Flucht vor dem Krieg - Kyjiw reagiert mit Strafen auf Deserteure
Im Krieg mit Russland gehen der Ukraine die Soldaten aus, doch viele Männer fliehen aus dem Land. Ein neues Gesetz zur Mobilmachung soll Abhilfe verschaffen.
Kiew - Das ukrainische Parlament hat nach monatelanger Diskussion ein umstrittenes Gesetz zur Mobilmachung verabschiedet. Für die Novelle stimmten 283 Abgeordnete bei 226 notwendigen Stimmen, meldete unter anderem die ukrainische Nachrichtenagentur Ukrainska Pravda am Donnerstag. Nicht im endgültigen Text enthalten ist dabei das Recht für Soldaten, nach drei Jahren ihren Dienst zu quittieren. Im Vorfeld hieß es, dass dazu ein gesondertes Gesetz verabschiedet werden soll.
Hauptsächlich verschärft das Gesetz die Regeln der Erfassung von Wehrfähigen. Mit Inkrafttreten sind alle Männer im wehrfähigen Alter zwischen 18 und 60 Jahren verpflichtet, während des geltenden Kriegsrechts ihren Wehrpass bei sich zu führen. Innerhalb von zwei Monaten müssen die Männer auch ihre persönlichen Daten auf den aktuellen Stand bringen, ansonsten drohen Strafen. Wie der britische TV-Sender Sky News berichtet, würden sich darum viele ukrainische Männer von Schmugglern über die Grenze bringen lassen. Die Nachfrage sei aktuell extrem hoch, heißt es in einem Beitrag.
Krieg in der Ukraine: Neues Gesetz erhöht Druck auf Männer in wehrfähigem Alter
Neue ukrainische Reisedokumente im Ausland werden zukünftig nur noch bei vorhandenen Wehrpapieren ausgestellt. Diese sind jedoch nur bei einer Rückkehr in die Ukraine erhältlich. Neben Geldstrafen für ignorierte Einberufungen und Musterungsbescheide droht zukünftig auch mit wenigen Ausnahmen der Entzug der Fahrerlaubnis. Angedachte Kontosperrungen für diesen Fall wurden verworfen.

□ □ □ □ □ □ □

▶ [AUFGABENSTELLUNG 1]:
Ermitteln Sie, in wie vielen Zeilen der nachstehenden Einträge die Zeichenfolge „what“ vorkommt, und geben Sie ausschließlich diese Zahl an. Dabei ist die Groß- und Kleinschreibung zu beachten.

▶ [AUFGEFÜHRTE EINTRÄGE]:
□ □ □ □ □ □ □

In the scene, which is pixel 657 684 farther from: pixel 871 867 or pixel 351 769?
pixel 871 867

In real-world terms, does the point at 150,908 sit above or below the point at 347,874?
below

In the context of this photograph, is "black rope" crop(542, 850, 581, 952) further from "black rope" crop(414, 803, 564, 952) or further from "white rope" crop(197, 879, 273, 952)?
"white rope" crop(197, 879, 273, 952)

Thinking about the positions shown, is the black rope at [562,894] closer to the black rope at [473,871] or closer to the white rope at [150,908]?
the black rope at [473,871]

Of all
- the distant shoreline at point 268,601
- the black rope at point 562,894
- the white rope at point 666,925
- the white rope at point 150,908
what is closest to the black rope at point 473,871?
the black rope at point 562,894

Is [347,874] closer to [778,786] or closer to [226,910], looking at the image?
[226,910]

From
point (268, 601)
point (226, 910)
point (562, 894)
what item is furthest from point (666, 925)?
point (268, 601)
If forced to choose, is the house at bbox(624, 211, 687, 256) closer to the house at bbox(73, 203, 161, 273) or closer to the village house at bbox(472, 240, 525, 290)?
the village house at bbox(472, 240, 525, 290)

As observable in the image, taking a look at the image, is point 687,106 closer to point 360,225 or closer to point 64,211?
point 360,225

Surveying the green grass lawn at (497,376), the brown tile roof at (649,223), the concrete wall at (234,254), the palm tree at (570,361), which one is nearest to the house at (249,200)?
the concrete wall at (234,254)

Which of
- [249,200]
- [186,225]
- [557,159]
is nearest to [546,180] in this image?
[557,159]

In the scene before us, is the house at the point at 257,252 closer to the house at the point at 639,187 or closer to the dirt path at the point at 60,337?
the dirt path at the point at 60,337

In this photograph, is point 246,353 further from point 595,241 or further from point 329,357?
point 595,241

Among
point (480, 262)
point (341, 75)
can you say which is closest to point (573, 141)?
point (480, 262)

□ □ □ □ □ □ □

▶ [AUFGABENSTELLUNG 2]:
Beantworten Sie anhand des obigen Textauszugs zum ukrainischen Mobilmachungsgesetz die folgenden Fragen:
(a) Wie viele Abgeordnete stimmten für die Novelle?
(b) Für Männer welchen Alters gilt die Pflicht, den Wehrpass bei sich zu führen?
(c) Welche angedachte Maßnahme wurde verworfen?

▶ [LÖSUNG 1]:
2

▶ [LÖSUNG 2]:
(a) 283 Abgeordnete
(b) Für Männer zwischen 18 und 60 Jahren
(c) Kontosperrungen